Original Article Text

Click to Toggle View

Critical flaw in NVIDIA Container Toolkit allows full host takeover. A critical vulnerability in NVIDIA Container Toolkit impacts all AI applications in a cloud or on-premise environment that rely on it to access GPU resources. The security issue is tracked as CVE-2024-0132 and allows an adversary to perform container escape attacks and gain full access to the host system, where they could execute commands or exfiltrate sensitive information. The particular library comes pre-installed in many AI-focused platforms and virtual machine images and is the standard tool for GPU access when NVIDIA hardware is involved. According to Wiz Research, more than 35% of cloud environments are at risk of attacks exploiting the vulnerability. Container escape flaw The security issue CVE-2024-0132 received a critical-severity score of 9.0. It is a container escape problem that affects NVIDIA Container Toolkit 1.16.1 and earlier, and GPU Operator 24.6.1 and older. The problem is a lack of secure isolation of the containerized GPU from the host, allowing containers to mount sensitive parts of the host filesystem or access runtime resources like Unix sockets for inter-process communication. While most filesystems are mounted with “read-only” permissions, certain Unix sockets such as ‘docker.sock’ and ‘containerd.sock’ remain writable, allowing direct interactions with the host, including command execution. An attacker can take advantage of this omission via a specially crafted container image and reach the host when executed. Wiz says that such an attack could be carried out either directly, via shared GPU resources, or indirectly, when the target runs an image downloaded from a bad source. Wiz researchers discovered the vulnerability and reported it to NVIDIA on September 1st. The GPU maker acknowledged the report a couple of days later, and released a fix on September 26th. Impacted users are recommended to upgrade to NVIDIA Container Toolkit version 1.16.2 and NVIDIA GPU Operator 24.6.2. Technical details for the exploiting the security issue remain private for now, to give impacted organizations time to mitigate the issue in their environments. However, the researchers are planning to release more technical information.

Daily Brief Summary

CYBERCRIME // Critical NVIDIA Toolkit Flaw Threatens Cloud AI Applications

A severe vulnerability in NVIDIA Container Toolkit, CVE-2024-0132, permits potential container escape attacks, allowing attackers full access to the host system.

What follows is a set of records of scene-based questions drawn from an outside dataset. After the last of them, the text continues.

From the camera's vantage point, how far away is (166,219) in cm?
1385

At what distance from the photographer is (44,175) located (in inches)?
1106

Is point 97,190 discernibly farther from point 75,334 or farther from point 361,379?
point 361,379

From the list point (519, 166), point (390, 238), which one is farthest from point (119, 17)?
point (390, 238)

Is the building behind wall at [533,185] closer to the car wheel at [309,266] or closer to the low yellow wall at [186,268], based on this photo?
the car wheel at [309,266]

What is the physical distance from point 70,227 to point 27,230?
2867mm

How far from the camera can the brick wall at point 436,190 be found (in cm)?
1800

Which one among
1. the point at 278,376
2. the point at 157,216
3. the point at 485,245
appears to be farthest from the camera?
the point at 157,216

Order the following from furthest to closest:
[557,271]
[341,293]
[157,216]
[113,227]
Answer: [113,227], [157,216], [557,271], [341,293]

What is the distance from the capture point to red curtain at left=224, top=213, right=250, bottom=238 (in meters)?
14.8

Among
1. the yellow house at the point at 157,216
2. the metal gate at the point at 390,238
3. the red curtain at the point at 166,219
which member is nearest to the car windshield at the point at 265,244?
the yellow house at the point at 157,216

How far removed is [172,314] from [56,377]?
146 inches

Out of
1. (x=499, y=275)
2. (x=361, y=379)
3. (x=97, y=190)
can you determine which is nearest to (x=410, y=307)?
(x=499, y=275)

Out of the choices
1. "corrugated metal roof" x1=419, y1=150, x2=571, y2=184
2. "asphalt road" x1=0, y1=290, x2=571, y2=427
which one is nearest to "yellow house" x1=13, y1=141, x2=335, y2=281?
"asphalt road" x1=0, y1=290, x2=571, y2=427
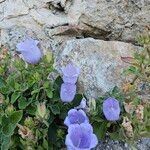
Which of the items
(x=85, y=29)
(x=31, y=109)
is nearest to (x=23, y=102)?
(x=31, y=109)

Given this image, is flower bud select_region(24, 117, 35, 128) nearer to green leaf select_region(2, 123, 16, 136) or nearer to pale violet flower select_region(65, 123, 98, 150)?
green leaf select_region(2, 123, 16, 136)

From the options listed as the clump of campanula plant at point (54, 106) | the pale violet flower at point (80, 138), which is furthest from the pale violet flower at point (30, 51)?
the pale violet flower at point (80, 138)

Impacts all AI platforms using the toolkit for GPU resource management in cloud or on-premise environments, affecting upwards of 35% of these environments.

Attack vectors include exploitation via shared GPU resources or malicious container images sourced from untrusted origins.

Vulnerable versions include NVIDIA Container Toolkit up to v1.16.1 and GPU Operator up to v24.6.1; all users urged to upgrade to patched versions immediately.

Researchers from Wiz Research identified and reported the flaw to NVIDIA, leading to a prompt acknowledgment and subsequent fix by the manufacturer.

Technical details regarding the exploitation of this flaw are withheld to allow time for widespread mitigation among affected services.